No entanto, há uma questão mais importante, que está a montante do debate sobre o duelo Rio-Santana, a saber, a própria natureza da eleição de hoje. As directas foram introduzidas em Portugal para — supostamente — abrir os partidos à sociedade civil, permitindo maior escolha aos cidadãos. Mas na verdade elas foram um passo na direcção errada, porque não contribuem para a qualidade da democracia. Pelo contrário: trata-se de uma americanização da política que mina os partidos por dentro, enfraquecendo-os.
As directas vieram retirar, decisivamente, poderes ao único órgão — o congresso partidário — que contrariava o poder do líder. E como é que chegámos aqui? O primeiro partido a avançar para a eleição directa do líder foi o Partido Socialista em 1998, tendo António Guterres sido o primeiro secretário-geral eleito dessa forma. Ao inovar nesse sentido, o PS inicia uma trajectória que empurra os restantes partidos na mesma direcção. A partir do momento em que um líder é eleito de forma directa, os outros não quiseram ficar atrás na legitimação pelas urnas. Mesmo que a mobilização dos militantes raramente seja elevada, como é o caso em várias das eleições deste tipo que já tivemos em Portugal. E se anuncia para hoje também.
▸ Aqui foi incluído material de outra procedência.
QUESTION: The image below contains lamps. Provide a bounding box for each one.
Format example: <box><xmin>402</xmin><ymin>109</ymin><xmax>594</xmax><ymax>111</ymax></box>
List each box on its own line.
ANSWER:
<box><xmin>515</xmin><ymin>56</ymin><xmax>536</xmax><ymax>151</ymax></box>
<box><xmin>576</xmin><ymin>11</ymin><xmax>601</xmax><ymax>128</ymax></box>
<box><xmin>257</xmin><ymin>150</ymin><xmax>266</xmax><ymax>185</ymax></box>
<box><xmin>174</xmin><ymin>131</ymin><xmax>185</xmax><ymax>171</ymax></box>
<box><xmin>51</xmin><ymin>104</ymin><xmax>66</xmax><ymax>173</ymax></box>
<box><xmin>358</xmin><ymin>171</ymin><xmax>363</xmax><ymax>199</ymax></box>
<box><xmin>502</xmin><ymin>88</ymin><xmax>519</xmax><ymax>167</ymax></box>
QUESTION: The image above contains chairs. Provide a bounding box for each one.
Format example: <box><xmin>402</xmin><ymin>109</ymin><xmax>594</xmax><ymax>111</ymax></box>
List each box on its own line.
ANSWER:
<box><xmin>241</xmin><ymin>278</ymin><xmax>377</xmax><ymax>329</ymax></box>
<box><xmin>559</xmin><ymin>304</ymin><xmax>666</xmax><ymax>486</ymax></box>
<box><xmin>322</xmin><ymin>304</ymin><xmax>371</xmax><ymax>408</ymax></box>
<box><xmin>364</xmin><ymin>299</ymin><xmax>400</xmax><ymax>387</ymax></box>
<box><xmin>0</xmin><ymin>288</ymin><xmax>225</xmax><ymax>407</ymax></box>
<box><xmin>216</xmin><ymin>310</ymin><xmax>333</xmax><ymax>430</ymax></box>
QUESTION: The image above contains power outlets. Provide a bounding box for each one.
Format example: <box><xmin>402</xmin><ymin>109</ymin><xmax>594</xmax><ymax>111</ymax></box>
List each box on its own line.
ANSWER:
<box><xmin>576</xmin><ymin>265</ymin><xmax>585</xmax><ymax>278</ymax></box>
Em 2006, o PSD seguiu o mesmo caminho, tendo Luis Filipe Menezes e Pedro Santana Lopes sido os principais defensores das directas nesse partido. É preciso realçar que no caso do PSD este esvaziamento do congresso foi talvez o mais brutal. É que, em parte devido à morte prematura do seu líder histórico, as mudanças de líder foram muito mais frequentes neste partido, e o congresso era de facto o fórum por excelência onde as várias fações do partido se digladiavam. Agora tudo acontece muito mais às escuras, na organização de militantes para eleger este ou aquele candidato.
Ao mesmo tempo que esvazia os partidos, as directas tornaram os líderes partidários ainda mais dependentes dos media. Estes para chegarem aos militantes só têm uma forma de o fazer: estar cada vez mais presentes nas televisões. Essa mediatização excessiva desvirtua o debate político em Portugal, que fica subordinado à imagem dos candidatos e do soundbite, em detrimento de um debate mais aprofundado. Além disso, deixa completamente de lado o papel que os partidos poderiam ter em promover a aproximação dos eleitores à política.
Este não só é um caminho errado que tomaram os partidos portugueses, ele também é minoritário na Europa. Isso pode ver-se num livro de William Cross e Jean-Benoit Pilet, The Politics of Party Leadership, publicado em 2015, que analisa a organização partidária em 14 países europeus de 1965 a 2012. Nesse estudo, os autores mostram que nestes países só 25% dos partidos é que usam directas, tendo os restantes mantido a eleição indirecta do líder, normalmente através da eleição no congresso.
Dos países onde se começou a eleger os lideres partidários directamente, vemos Itália ou Espanha, casos de grande desconfiança em relação aos partidos e insatisfação com a democracia. Os militantes são mobilizados ou instrumentalizados para votar. Uma vez cumprida a sua função o líder domina totalmente o partido, não havendo nenhum órgão de que efectivamente dependa ou que o fiscalize. Embora possa dizer que está legitimado pelas urnas, o que se fez foi desvitalizar ulteriormente os partidos.